Extract the lines starting at the one containing "From this image, does" and ending at the one containing "into consideration, which", both included, and reproduce them word for word.
— Start of Extracted material —
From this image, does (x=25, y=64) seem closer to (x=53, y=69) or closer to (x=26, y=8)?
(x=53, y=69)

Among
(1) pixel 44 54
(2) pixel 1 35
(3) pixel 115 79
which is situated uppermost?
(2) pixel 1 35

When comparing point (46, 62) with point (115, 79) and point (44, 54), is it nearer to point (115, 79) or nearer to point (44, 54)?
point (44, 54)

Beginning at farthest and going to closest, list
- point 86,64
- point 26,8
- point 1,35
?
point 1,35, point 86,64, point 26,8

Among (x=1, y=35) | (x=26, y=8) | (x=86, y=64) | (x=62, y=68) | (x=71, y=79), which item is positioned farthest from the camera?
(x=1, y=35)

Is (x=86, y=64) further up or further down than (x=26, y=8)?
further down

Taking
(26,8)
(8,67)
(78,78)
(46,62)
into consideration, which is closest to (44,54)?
— End of Extracted material —
— Start of Extracted material —
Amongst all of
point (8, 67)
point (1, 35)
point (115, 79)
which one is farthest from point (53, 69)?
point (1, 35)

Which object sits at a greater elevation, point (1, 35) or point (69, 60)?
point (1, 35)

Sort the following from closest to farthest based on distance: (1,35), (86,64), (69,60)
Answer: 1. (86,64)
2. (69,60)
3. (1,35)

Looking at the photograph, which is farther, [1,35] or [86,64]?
— End of Extracted material —
— Start of Extracted material —
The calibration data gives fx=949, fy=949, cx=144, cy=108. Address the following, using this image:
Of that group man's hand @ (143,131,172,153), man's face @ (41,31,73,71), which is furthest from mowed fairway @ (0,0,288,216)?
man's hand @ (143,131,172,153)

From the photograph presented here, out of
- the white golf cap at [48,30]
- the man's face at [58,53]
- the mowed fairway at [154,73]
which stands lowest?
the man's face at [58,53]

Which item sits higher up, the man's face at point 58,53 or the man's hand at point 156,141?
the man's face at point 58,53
— End of Extracted material —
→ **Answer for the task**:
From this image, does (x=25, y=64) seem closer to (x=53, y=69) or closer to (x=26, y=8)?
(x=53, y=69)

Among
(1) pixel 44 54
(2) pixel 1 35
(3) pixel 115 79
which is situated uppermost?
(2) pixel 1 35

When comparing point (46, 62) with point (115, 79) and point (44, 54), is it nearer to point (115, 79) or nearer to point (44, 54)?
point (44, 54)

Beginning at farthest and going to closest, list
- point 86,64
- point 26,8
- point 1,35
?
point 1,35, point 86,64, point 26,8

Among (x=1, y=35) | (x=26, y=8) | (x=86, y=64) | (x=62, y=68) | (x=71, y=79), which item is positioned farthest from the camera?
(x=1, y=35)

Is (x=86, y=64) further up or further down than (x=26, y=8)?
further down

Taking
(26,8)
(8,67)
(78,78)
(46,62)
into consideration, which is closest to (44,54)?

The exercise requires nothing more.